Passage:

____

In addition to providing a forum for her members, WRBG provides resources to aspiring authors. Every meeting has what Edim calls, “the resource share,” where “we’re talking about things that are happening in the community, or we have announcements about workshops or residencies … or if there’s a conference happening … we’re talking about what everyone’s needs are, what’s happening in the literary space.” Last September she hosted the WRBG Writers Conference and Festival, putting authors in the same room with publishers and literary agents.


As if all this weren’t enough, Glory is currently editing her own book, “Well-Read Black Girl: Finding Our Stories, Discovering Ourselves.” The AAMBC Journal will provide information about its release. WRBG produces a newsletter, and hosts live Twitter chats. Glory is partnering with “Raising Mothers” to bring monthly reading suggestions for both parent and child. Brooklyn Magazine once called Glory, “The Future of Reading.” They may have underestimated her. Glory Edim, AAMBC Literary Awards nominee for “Literary Activist of the Year,” and, “Book Club of the Year.”

Discover Tamika Newhouse: Shadow Warrior


“You Don’t Know My Story

You Don’t Know the Things That I’ve Come Through

You Cannot Imagine…”

It is only fitting that the first “Shadow Warrior” since moving to the AAMBC Journal would be Tamika Newhouse. Shadow Warriors recognizes those who are doing outstanding work in the community and have yet to receive the national acclaim that is on their way. Tamika is already nationally known as an entrepreneur; her Delphine Publications has published over 200 books and she personally has written 16 novels. She founded the African Americans on the Move Book Club (AAMBC) and the AAMBC Literary Awards which is the only entertainment award show for black writers. None of that has anything to do with her selection. You don’t know her story.


You probably could know her story because she’s always telling it, if you could only keep up. Her story is to take every setback and turn it into motivation. Every obstacle is a challenge to overcome. Negativity is alternately ignored or used as a motivation.

“Regardless of what they say; all that matters is what you say!”

But this isn’t a story of how she overcame great odds and became a success. It’s a story of how she makes sure to bring people with her along the way. Showing them how to get out of the hole because she’s already been there and knows the way.

“Find people who have the same focus, the same ambition, the same consistency as you and link arms with them and see what you can get done TOGETHER!”

____

Excerpted data:
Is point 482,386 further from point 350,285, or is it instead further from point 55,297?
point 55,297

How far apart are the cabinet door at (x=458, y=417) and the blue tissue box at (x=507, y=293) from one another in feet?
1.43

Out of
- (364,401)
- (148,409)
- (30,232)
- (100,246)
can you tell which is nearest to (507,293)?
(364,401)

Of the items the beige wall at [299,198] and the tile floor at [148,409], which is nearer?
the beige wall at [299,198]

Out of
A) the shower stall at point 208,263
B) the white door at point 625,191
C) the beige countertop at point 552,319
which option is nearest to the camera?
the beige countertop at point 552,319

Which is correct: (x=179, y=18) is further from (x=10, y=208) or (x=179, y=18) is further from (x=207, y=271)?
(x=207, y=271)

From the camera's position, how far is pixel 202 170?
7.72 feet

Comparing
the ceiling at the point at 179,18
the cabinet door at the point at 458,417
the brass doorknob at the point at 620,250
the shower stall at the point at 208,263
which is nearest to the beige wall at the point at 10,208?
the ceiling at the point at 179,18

____

Exercise instructions:
#1 In the AAMBC Journal passage about Glory Edim and Tamika Newhouse, how many novels has Tamika Newhouse personally written?
#2 Pick up the AAMBC Journal passage about Glory Edim and Tamika Newhouse at the point where it stops, and write the next part.

Answers given:
#1 16 novels.

#2
Tamika was the baby of her family, the “odd one” who always ended up alone. She experienced teen pregnancy and endured the mental abuse from her peers, yet she still had a dream bigger than herself. She still graduated with her class and had embraced writing which allowed her to pursue her dream. Then her mother, Delphine, passed away. She turned that grief into motivation and completed her first novel which won her the “Author of the Year,” at the African-American Literary Awards. She dedicated her life to reflect who her mother was by launching Delphine Publications. She signed other authors and helped them achieve their dreams as well. You might look at it as simply business, but her authors also reflect her dream, and she pours into them as she would her own child.


“I remind myself that I am going to win, because as tough as things get and as many challenges as I have had to face in my life. I have never stopped believing in myself and my dream.”

Ten years later, you can barely keep up with Tamika. Her sixteenth novel, “Plain Jane 2,” is dropping shortly. She’s beginning a National Tour with, “The Queen Pens,” featuring Jessica N. Watkins, Shantoinette Richardson (Myss Shan), Shonda Devaughn, and herself. Queen Pens is Tamika’s concept. The “Queens” are not authors from Delphine Publications but fellow publishers with their own companies. She could see them as formidable competitors but instead views them as part of the creative community with whom she can work with instead of oppose.


She recently took a long overdue vacation which lasted all of 48 hours. We probably need to talk to Tamika about the definition of vacation. She says, “I may allow myself a week after the Awards.”

By the Awards she means the AAMBC Literary Awards to be held June 7–10, in Atlanta, GA. The Awards will feature a stop of the Queen Pens tour, live performances, an Urban Book Bash, celebrities, parties, book signings and much more.


Included in the events is CreativeCon, a free conference bringing emerging literary creatives together with educators and skilled professionals in publishing and film. It includes tips on branding, self-publishing, screenwriting, a pitch fest to a Hollywood panel, a Head Shot Party and several speakers including of course, Tamika Newhouse.

Tamika has immersed herself in the AAMBC Literary Awards, except for the several other projects she’s juggling. While doing all this, she’s bringing others along, helping them achieve their goals and reach their dreams.


“Creating platforms for black creatives has been my life’s focus simply because we have to push our own. We have been conditioned for far too long for subpar support. I want us to be seen for the real stars that we are.”

The AAMBC Literary Awards will come and go. Tamika will be off soon on a different project and may well let that one-week vacation slip until another time. What she won’t do is stop believing in her dream, finding other dreamers to help achieve theirs, provided they have the drive and will to achieve them. Her nickname is, “Bosslady” yet she’s as down to earth and accessible as anyone you’ll ever meet. Tamika is indeed a Shadow Warrior!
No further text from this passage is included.